- EXERCISE REQUIREMENTS
1) In the green roof article, what kind of vegetation covers a green roof?
2) The green roof article says a planted, living surface provides several kinds of benefits. List every kind it names.

For more information about the benefits of green roofs and recently enhanced tax incentives for green roof installation in NYC priority districts, see our May 25, 2021 event, “Climate Mobilization Act Series: Green Roofs as Equity Infrastructure.”
by Inger Staggs Yancey, AIA, LEED AP, GRP, Brooklyn Greenroof, LLC
Addressing many of our urban health hazards, New York City is encouraging the installation of green roofs by dramatically increasing tax incentives that prioritize vulnerable neighborhoods. Green roofs are a critical tool to improve the health and environment of cities, increase the longevity and asset value of our buildings, reduce operating costs, while reclaiming the ‘lost space’ of our roofs, providing functionality, beauty, and habitat.
A ‘green roof’ is a building rooftop that is partially or completely covered with live, drought-resistant or equally hardy vegetation. This planted, living surface provides many operational, health, and environmental benefits, including:
- Operational Benefits
- Insulation: The additional ‘green’ layer provides increased roof insulation, reducing heat loss (and gain) throughout the year, which reduces heating and cooling utility expenses.

- SOURCE DATA

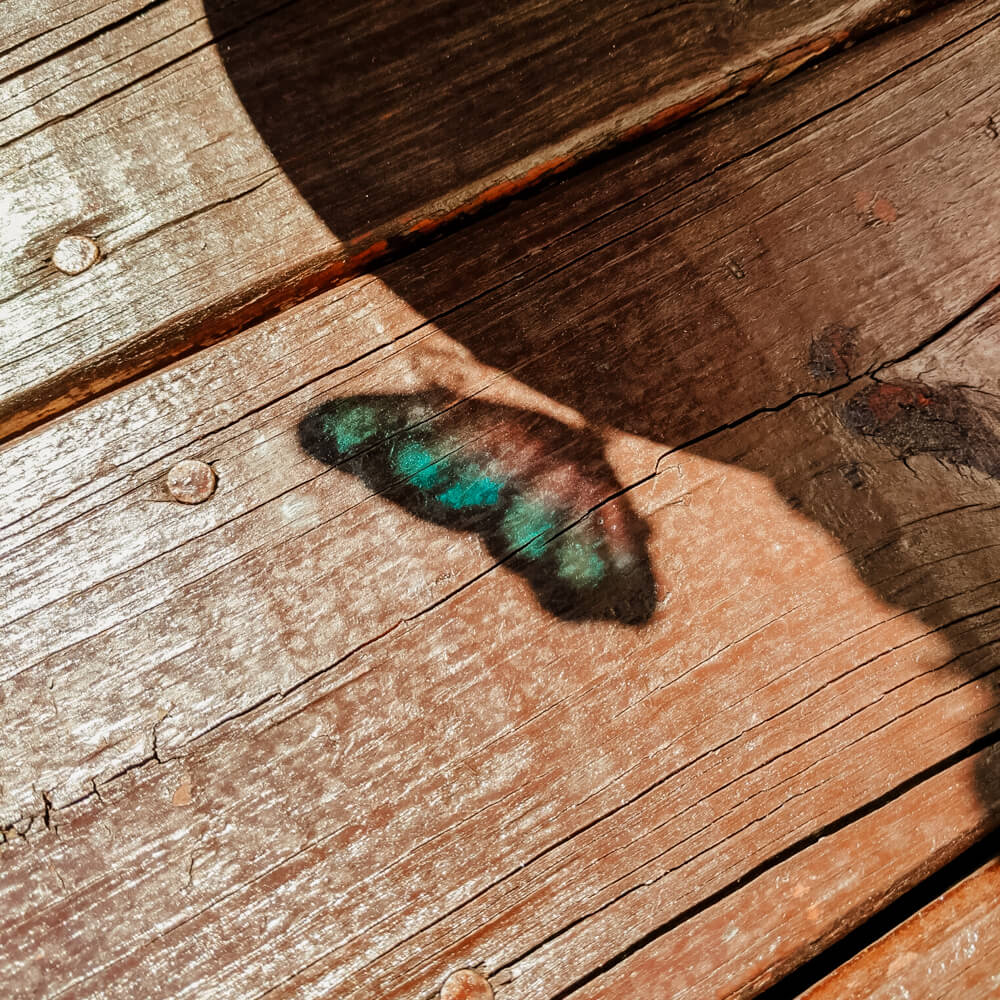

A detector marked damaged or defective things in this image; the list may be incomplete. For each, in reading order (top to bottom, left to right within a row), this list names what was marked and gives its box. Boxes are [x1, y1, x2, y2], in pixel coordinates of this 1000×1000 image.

rusty nail head [52, 236, 99, 276]
rusty nail head [167, 462, 218, 508]
rusty nail head [442, 968, 496, 1000]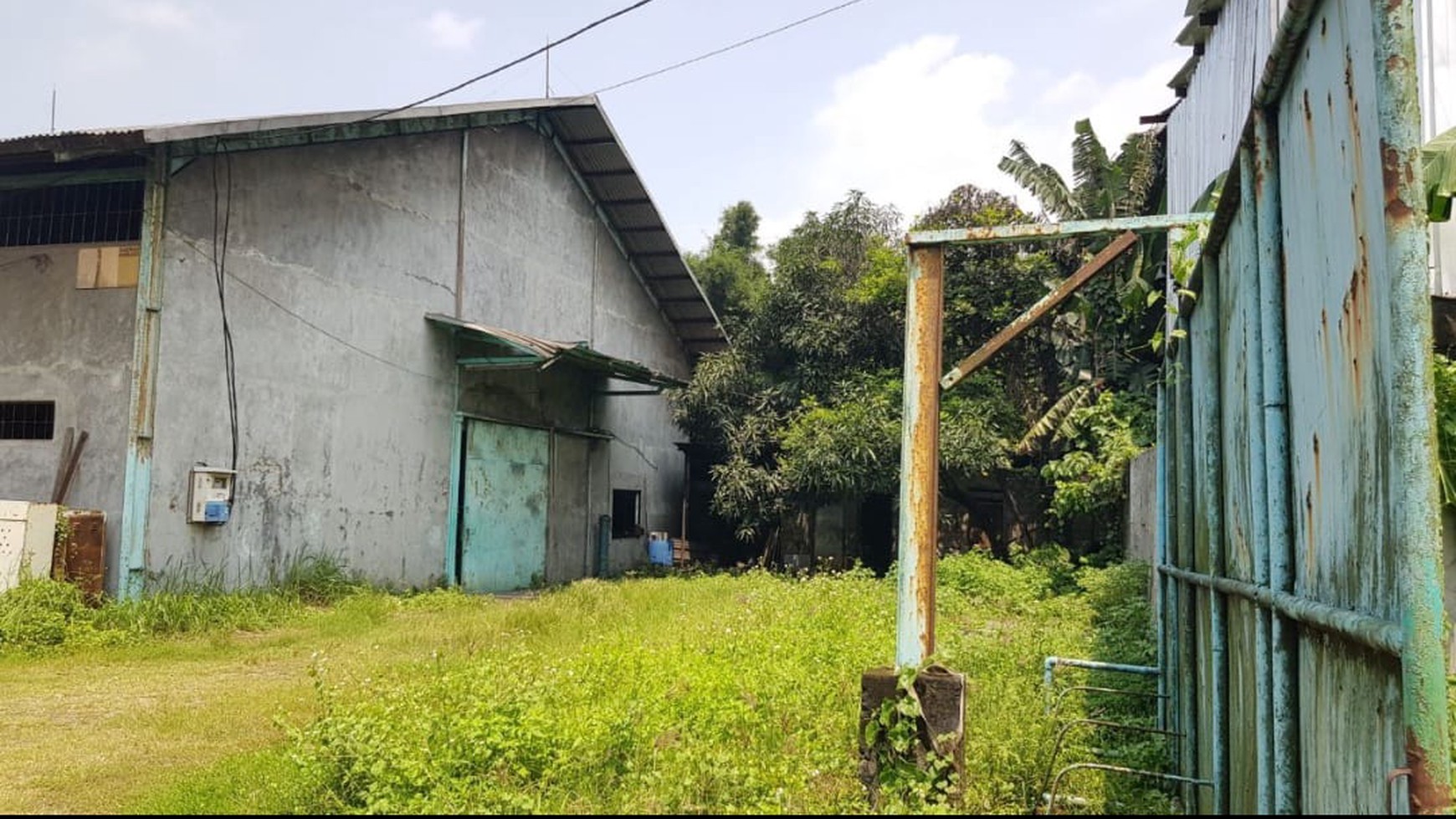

- SOLUTIONS TO THE TASKS
1) Live, drought-resistant or equally hardy vegetation.

2) Operational, health, environmental